[What the task asks]:
What follows is a listing to transcribe exactly, leaving the pictures out.

[Data excerpt]:
————

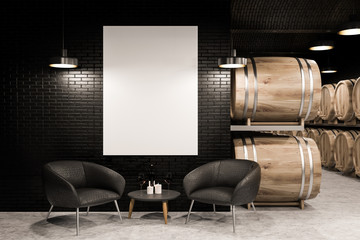 Black brick wine cellar, armchairs and poster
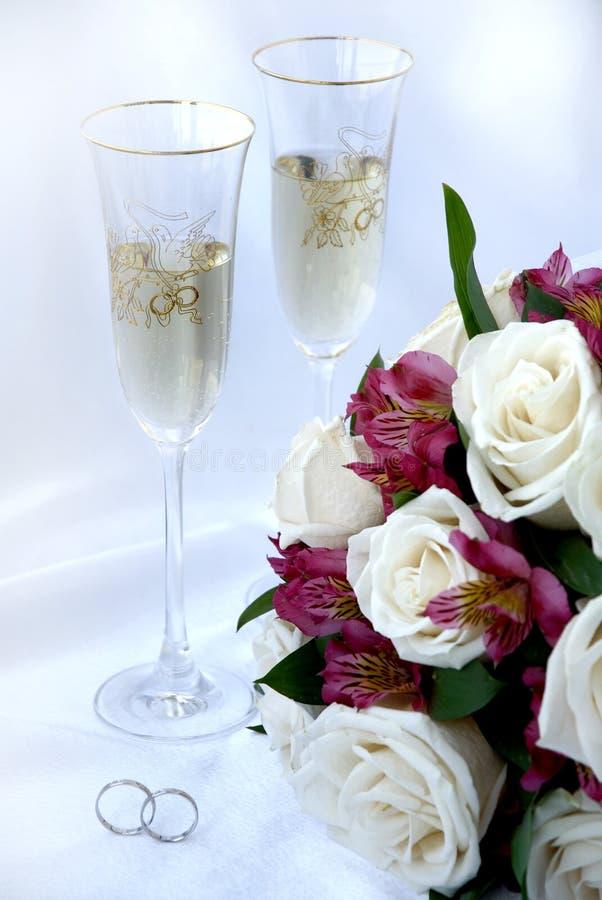 Trouwringen, champagne en bloemen stock afbeeldingen
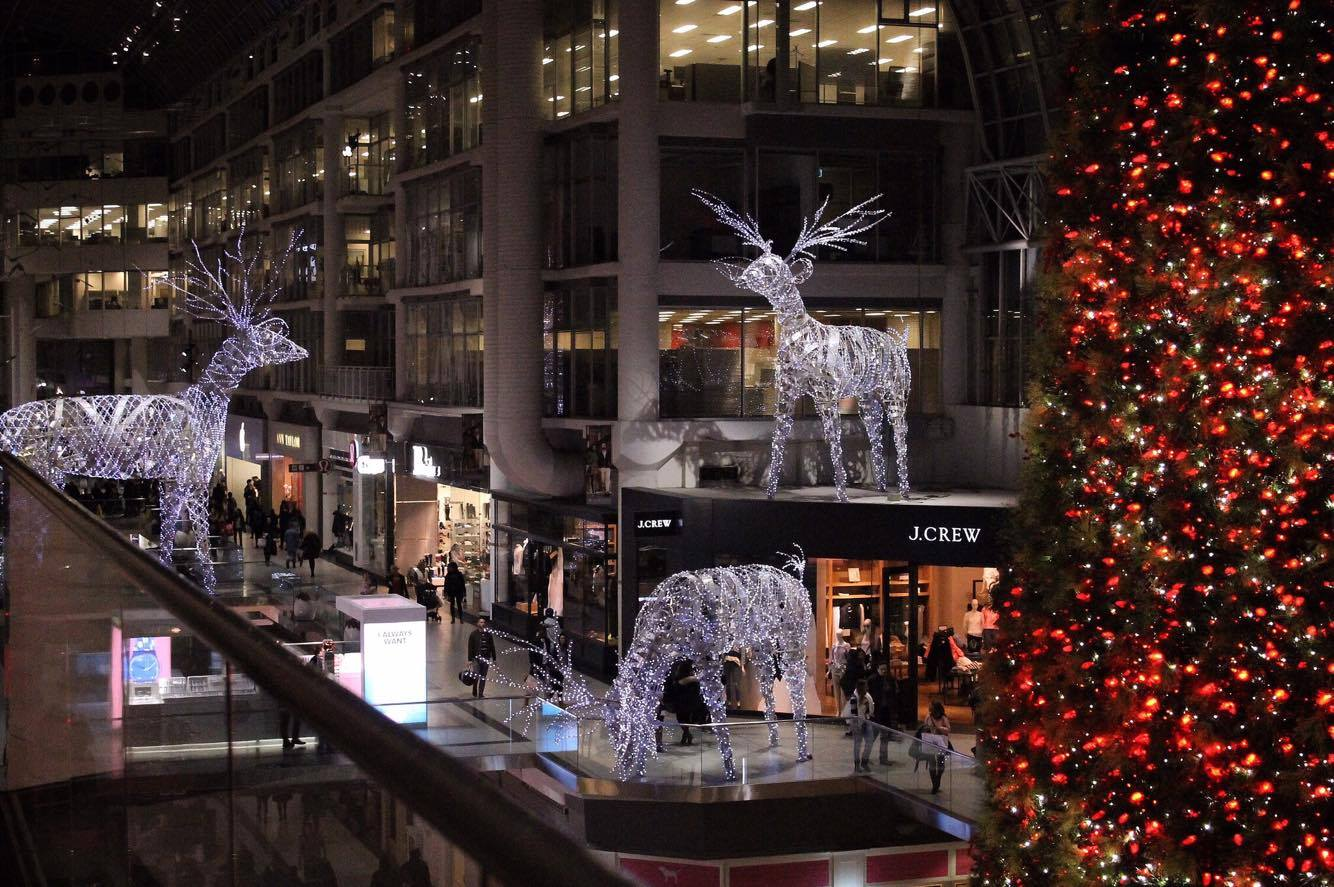 An image of the Eaton Center during the winter holiday season - there are 3 giant reindeer made from LED lights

————

[Output below]:
 Black brick wine cellar, armchairs and poster
 Trouwringen, champagne en bloemen stock afbeeldingen
 An image of the Eaton Center during the winter holiday season - there are 3 giant reindeer made from LED lights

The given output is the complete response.